Ha! No doubt... even when I sling it up on my shoulder, I'm careful, cuz those dawgs will stick right in...


----------



## FLASHMAN (Jul 10, 2008)

WOODBUTCHER said:
			
		

> We just chow grapple loads now......with your saw it sounds like the Texas Chainsaw Massacre.
> We clog the bandwidth on the splitter we are cutting so fast.
> 
> WoodButcher



It's a beautiful thing...


----------



## Outdoorsman (Jul 11, 2008)

Beast of a saw is for sure!

You must cut some really big trees to need that.

Oaks? 

I hope you've a smaller saw to go with that, unless you're that green colored guy....hulk or valley of the jolly type.


----------



## woodconvert (Jul 11, 2008)

Very NIIIIICE. I cut with an 046 and love it....that's gotta be heaven.


----------



## WOODBUTCHER (Jul 11, 2008)

Outdoorsman said:
			
		

> Beast of a saw is for sure!
> 
> You must cut some really big trees to need that.
> 
> ...



Every once and a while I'll set down my 5100s and look over the pile and sure enough....Flashman's turned green and is throwing big chunks of hickory over his shoulder.


WoodButcher


----------



## FLASHMAN (Jul 11, 2008)

Outdoorsman said:
			
		

> Beast of a saw is for sure!
> 
> You must cut some really big trees to need that.
> 
> ...



We get some pretty big trunks, but my reason for buying such a big saw was more for time.

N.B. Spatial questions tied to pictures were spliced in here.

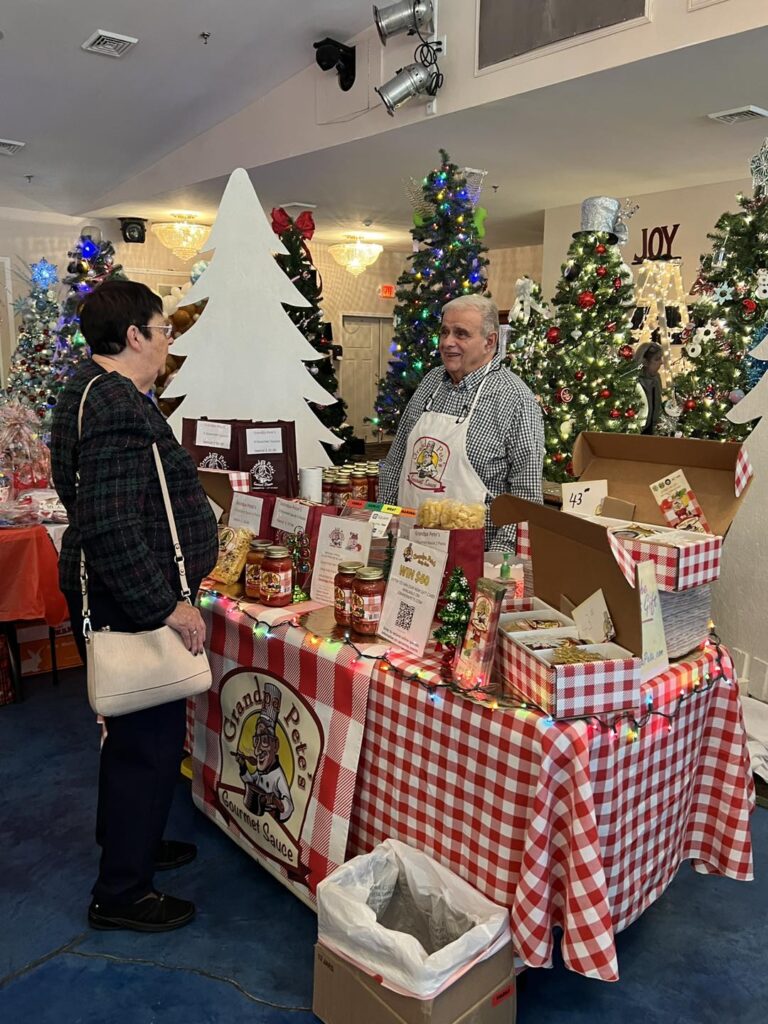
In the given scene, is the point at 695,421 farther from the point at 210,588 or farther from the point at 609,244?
the point at 210,588

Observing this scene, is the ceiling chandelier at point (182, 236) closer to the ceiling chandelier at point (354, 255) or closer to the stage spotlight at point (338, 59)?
the ceiling chandelier at point (354, 255)

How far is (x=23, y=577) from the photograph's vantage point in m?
3.24

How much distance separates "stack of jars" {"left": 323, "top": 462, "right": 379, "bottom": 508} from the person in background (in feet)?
11.7

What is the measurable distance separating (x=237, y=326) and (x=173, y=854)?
2178 millimetres

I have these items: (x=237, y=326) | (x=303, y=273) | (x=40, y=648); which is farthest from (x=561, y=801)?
(x=303, y=273)

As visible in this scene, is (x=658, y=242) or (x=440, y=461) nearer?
(x=440, y=461)

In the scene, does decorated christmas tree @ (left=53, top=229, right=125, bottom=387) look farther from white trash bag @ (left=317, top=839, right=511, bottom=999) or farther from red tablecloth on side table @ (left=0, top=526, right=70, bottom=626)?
white trash bag @ (left=317, top=839, right=511, bottom=999)

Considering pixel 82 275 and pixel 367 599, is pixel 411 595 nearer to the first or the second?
pixel 367 599

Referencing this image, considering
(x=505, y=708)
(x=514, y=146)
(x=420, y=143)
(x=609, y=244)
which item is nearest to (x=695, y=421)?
(x=609, y=244)

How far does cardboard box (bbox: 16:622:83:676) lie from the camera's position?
364cm

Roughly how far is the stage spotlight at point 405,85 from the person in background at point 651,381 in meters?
2.46

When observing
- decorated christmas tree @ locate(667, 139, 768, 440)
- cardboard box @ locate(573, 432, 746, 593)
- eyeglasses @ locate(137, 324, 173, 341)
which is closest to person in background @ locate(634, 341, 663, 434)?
decorated christmas tree @ locate(667, 139, 768, 440)

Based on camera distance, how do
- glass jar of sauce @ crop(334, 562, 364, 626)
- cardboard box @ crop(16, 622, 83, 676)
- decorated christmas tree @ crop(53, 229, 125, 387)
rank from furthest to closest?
decorated christmas tree @ crop(53, 229, 125, 387) → cardboard box @ crop(16, 622, 83, 676) → glass jar of sauce @ crop(334, 562, 364, 626)

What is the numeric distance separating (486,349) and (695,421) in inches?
94.9
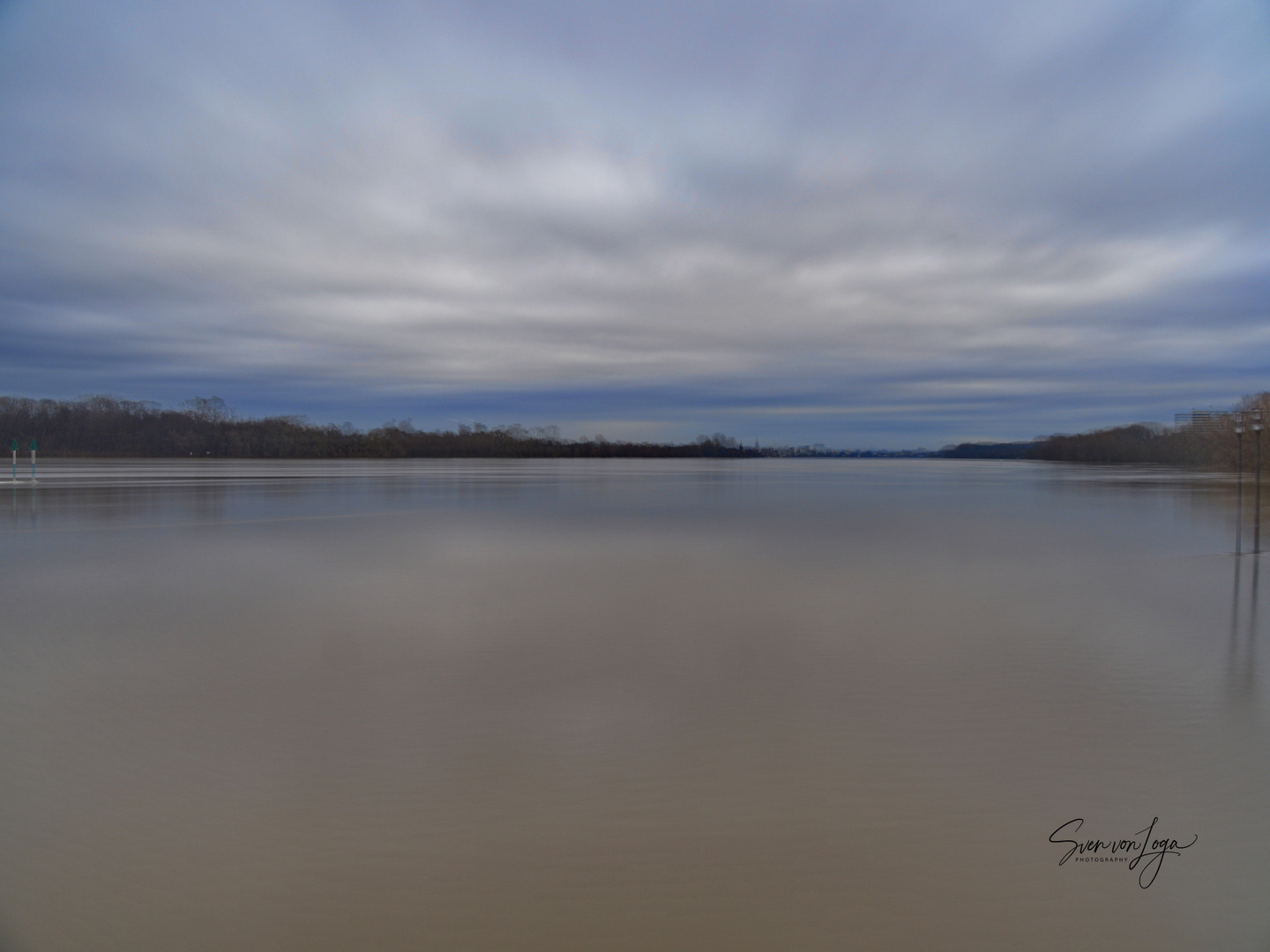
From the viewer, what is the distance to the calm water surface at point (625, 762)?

I can cut through 18" Hickory in 7-8 seconds, something that takes 30+ with my Poulan (the smaller saw which is now simply a limbing saw  ) 

We usually get red and white oak, hickory, and small amounts of grey birch (perfect kindling) in our loads. 

I'm not the hulk or anything, and the saw is certianly noticably heavier than my poulan, but it hasn't been counter productively heavy thus far... saves a LOT of time...


----------



## FLASHMAN (Jul 11, 2008)

woodconvert said:
			
		

> Very NIIIIICE. I cut with an 046 and love it....that's gotta be heaven.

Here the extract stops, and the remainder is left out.